Continue the blog post on organizing Impress functionality in the prototypes, starting after its final sentence.

▸ READING TEXT:
========================
Sunday, 28 Jun 2009
Sunday, 28 Jun 2009
It's been two weeks of prototyping now and we have already achieved great progress regarding the fidelity level of the prototypes and have gained many insights that we would have missed otherwise if we would solely rely on static low-fidelity prototypes.
Currently we are trying to figure out what might be a promising metaphor for organizing functionality and making it available to the users. There are a couple of basic constraints that limit our possibilities at hand. We still move around on a 2D surface, for instance. So, we only have two dimensions to organize tons of icons and buttons that give access to the features we have in Impress. In addition, the 2D screen real estate is also limited. The consequences of these constraints can be nicely demonstrated if you switch on all available toolbars and panes in any of the applications we have in OpenOffice.org.
What to do? We need to pretend that we have either more dimensions or more space. One way to simulate a multidimensional environment is to use tabbed navigation. Tabs give us the ability to implicitly squeeze a few dimensions onto a 2D surface by revealing one 2D tab at a time. This concept or metaphor was and still is frequently used in the web. Another way would be to implicitly increase the screen real estate, along the horizontal dimension for instance, and visually focus on those regions that offer functionality that is currently required.
========================
▸ RECORDED DATA:
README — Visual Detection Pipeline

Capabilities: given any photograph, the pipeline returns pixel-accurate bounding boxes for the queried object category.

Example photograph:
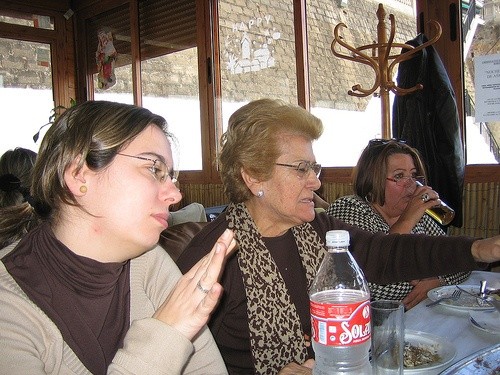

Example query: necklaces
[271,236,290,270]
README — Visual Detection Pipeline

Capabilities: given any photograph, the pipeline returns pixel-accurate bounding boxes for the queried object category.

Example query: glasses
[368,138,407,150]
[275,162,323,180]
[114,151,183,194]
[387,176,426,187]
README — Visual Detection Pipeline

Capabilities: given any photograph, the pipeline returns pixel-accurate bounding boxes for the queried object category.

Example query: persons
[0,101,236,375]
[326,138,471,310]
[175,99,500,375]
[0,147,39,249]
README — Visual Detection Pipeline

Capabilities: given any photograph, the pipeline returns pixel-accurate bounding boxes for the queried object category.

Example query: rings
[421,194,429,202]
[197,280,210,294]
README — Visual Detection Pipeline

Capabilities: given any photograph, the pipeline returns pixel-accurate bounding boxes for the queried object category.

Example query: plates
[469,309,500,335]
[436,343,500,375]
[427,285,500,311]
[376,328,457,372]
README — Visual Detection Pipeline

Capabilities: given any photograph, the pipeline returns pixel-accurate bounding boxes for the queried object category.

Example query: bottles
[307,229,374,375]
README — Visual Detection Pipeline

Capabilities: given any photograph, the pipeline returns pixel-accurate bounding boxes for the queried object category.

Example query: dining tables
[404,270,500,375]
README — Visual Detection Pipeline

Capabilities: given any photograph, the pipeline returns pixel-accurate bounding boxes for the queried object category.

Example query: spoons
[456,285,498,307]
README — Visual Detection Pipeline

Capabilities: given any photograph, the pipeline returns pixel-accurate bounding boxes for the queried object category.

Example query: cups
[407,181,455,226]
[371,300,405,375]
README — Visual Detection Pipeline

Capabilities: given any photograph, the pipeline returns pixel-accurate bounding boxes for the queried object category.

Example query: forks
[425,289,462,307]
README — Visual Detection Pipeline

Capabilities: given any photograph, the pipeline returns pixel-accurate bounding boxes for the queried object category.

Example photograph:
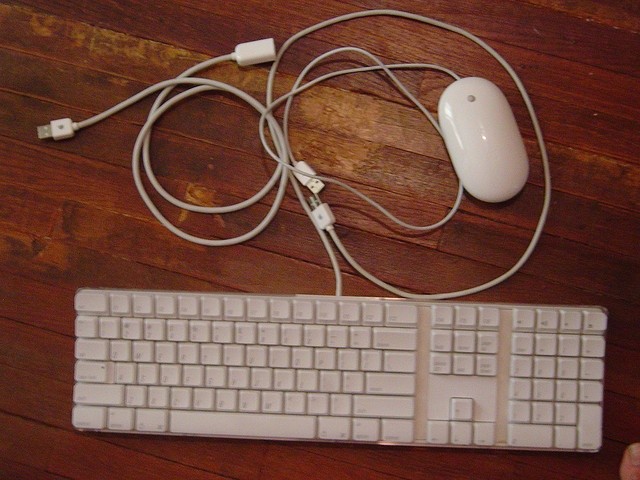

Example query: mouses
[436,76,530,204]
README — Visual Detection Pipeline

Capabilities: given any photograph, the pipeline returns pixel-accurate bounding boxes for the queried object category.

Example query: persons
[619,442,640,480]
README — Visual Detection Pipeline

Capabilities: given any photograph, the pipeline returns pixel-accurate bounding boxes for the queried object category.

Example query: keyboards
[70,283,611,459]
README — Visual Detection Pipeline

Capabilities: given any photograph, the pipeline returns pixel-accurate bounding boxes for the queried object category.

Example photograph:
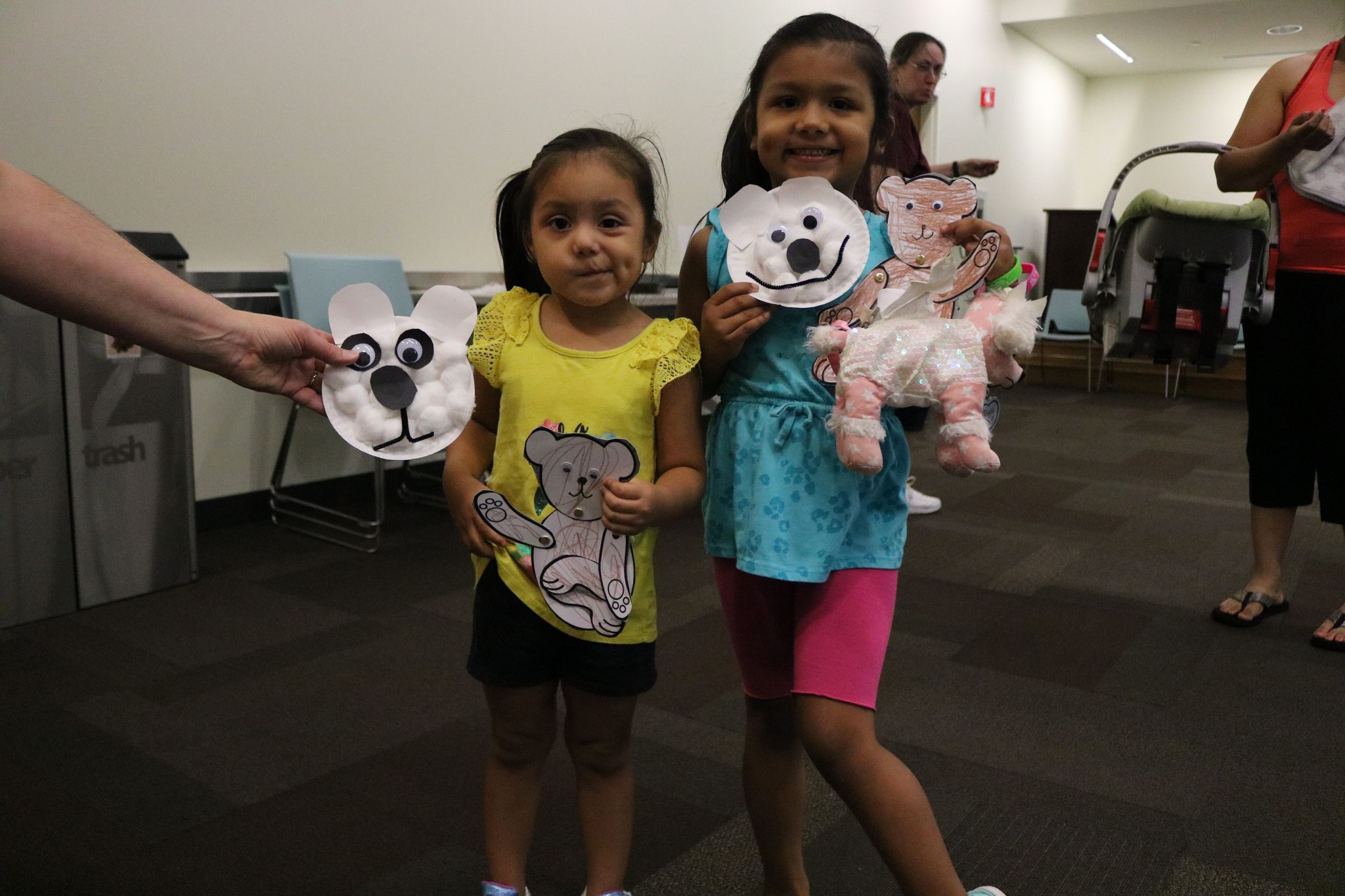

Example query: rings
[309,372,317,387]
========================
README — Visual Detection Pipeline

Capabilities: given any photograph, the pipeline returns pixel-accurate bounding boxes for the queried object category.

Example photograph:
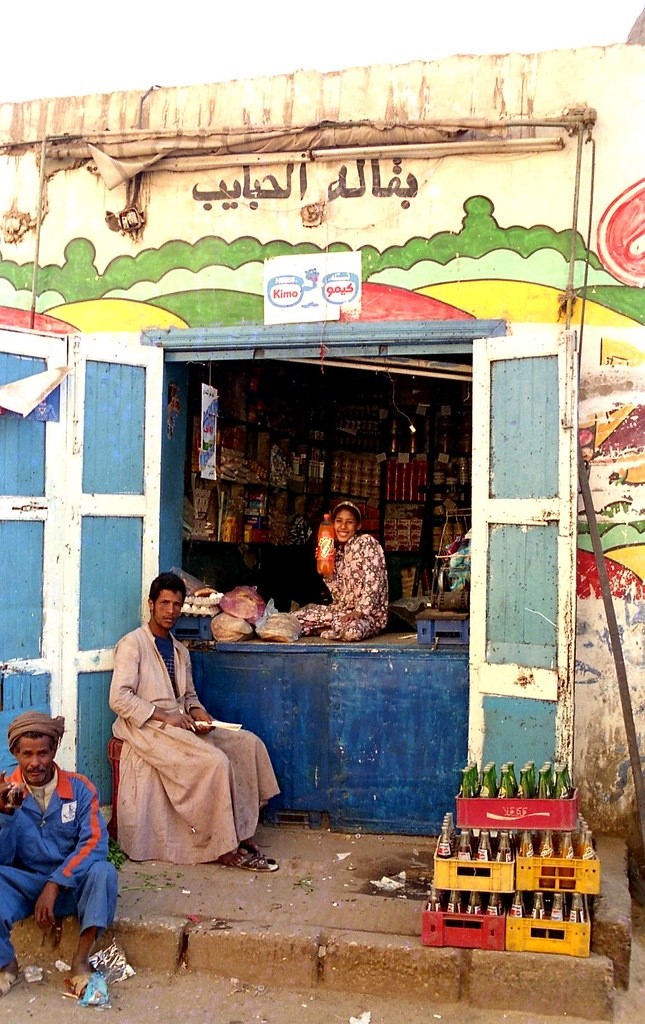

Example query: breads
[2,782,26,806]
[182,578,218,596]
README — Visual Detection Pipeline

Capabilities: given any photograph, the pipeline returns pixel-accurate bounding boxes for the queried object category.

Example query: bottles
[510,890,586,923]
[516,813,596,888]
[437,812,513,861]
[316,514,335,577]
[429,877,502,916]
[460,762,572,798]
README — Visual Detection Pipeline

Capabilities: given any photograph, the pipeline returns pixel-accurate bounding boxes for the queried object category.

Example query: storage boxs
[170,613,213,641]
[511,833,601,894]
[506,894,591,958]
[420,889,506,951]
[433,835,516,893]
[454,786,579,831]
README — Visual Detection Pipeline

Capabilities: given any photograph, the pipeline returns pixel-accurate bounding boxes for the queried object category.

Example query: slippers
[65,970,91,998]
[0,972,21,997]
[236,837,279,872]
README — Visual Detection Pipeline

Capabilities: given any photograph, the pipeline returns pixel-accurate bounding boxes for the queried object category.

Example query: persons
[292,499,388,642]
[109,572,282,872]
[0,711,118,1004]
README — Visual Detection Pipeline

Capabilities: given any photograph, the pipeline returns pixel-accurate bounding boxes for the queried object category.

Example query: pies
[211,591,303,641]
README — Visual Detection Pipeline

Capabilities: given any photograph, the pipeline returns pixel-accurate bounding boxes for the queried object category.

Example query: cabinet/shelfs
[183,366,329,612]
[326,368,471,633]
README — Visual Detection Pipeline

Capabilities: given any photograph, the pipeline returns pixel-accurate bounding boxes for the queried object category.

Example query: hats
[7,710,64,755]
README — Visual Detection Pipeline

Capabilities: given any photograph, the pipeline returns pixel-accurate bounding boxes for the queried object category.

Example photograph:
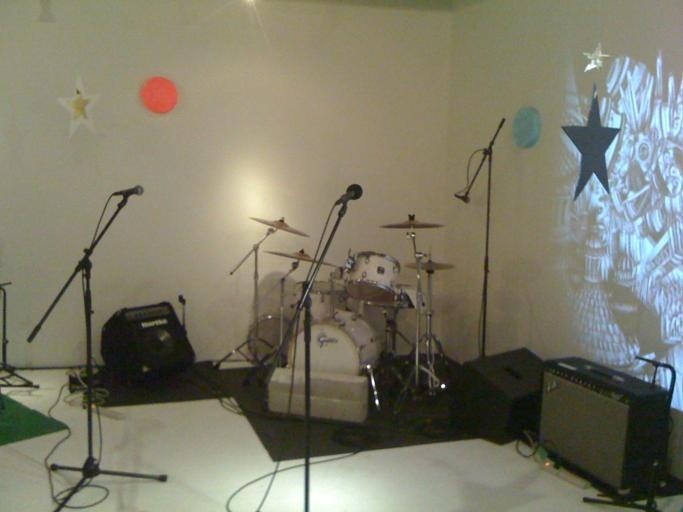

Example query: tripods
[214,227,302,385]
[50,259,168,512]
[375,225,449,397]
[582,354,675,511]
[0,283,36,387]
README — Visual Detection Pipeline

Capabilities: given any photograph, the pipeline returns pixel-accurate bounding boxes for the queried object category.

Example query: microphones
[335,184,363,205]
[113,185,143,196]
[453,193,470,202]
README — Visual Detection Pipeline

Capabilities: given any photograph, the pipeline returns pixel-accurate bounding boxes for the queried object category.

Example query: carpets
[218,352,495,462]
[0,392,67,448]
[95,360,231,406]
========================
▸ EXERCISE OUTPUT:
However, since we decided to keep some sort of a menu in the new UI, it is quite a challenge to integrate both into one coherent concept. There is actually an inherent problem that comes along. Having a menu and having additional hierarchical global navigation elements increases the number of choice and adds to visual clutter (See my previous blog about MSO 2008 for Mac). Any user would have to decide where to look for functionality, is it is the menu or is it somewhere else. To solve that issue we need a design strategy that combines the best things of both worlds e.g. if a user wants to explore the abilities of OOo or needs to use advanced features, she will find any of these in the menu. However, the menu should never be the default way of using basic functionality. Therefore, we need to design an efficient way for accomplishing all basic, less advanced tasks without the menu. In addition, this should be as obvious as possible to the users in order to foster learning and to quickly increase familiarity.
These considerations lead us to the prototypes you can currently try out here. A few of those were already deprecated since they did lead to confusion at different screen resolutions. We are still working on basic navigation concepts, so most of the details are not fixed now. This is actually what comes next. The questions we will need to answer soon are 1. How do we label? And 2. How do we group?
So, stay tuned, check out the progress of the prototypes and give feedback.
Best,
Andreas
tags: renaissance user-experience
Comments
I must admit that I like all the variants. There was no concept I didn't like at all.
What I can say is that "FixedLabel Toolbar Variant 1" worked best for me. First thing I saw was my slide I intend to work on and the elements I need. Everything in the centre. Fast, easy, intuitive.
The other concepts are visually appealing and seem to be "alive" since here and there is something moving. However, this comes to the price that the user has to search a bit for this and that. People who need to get things done will avoid to search.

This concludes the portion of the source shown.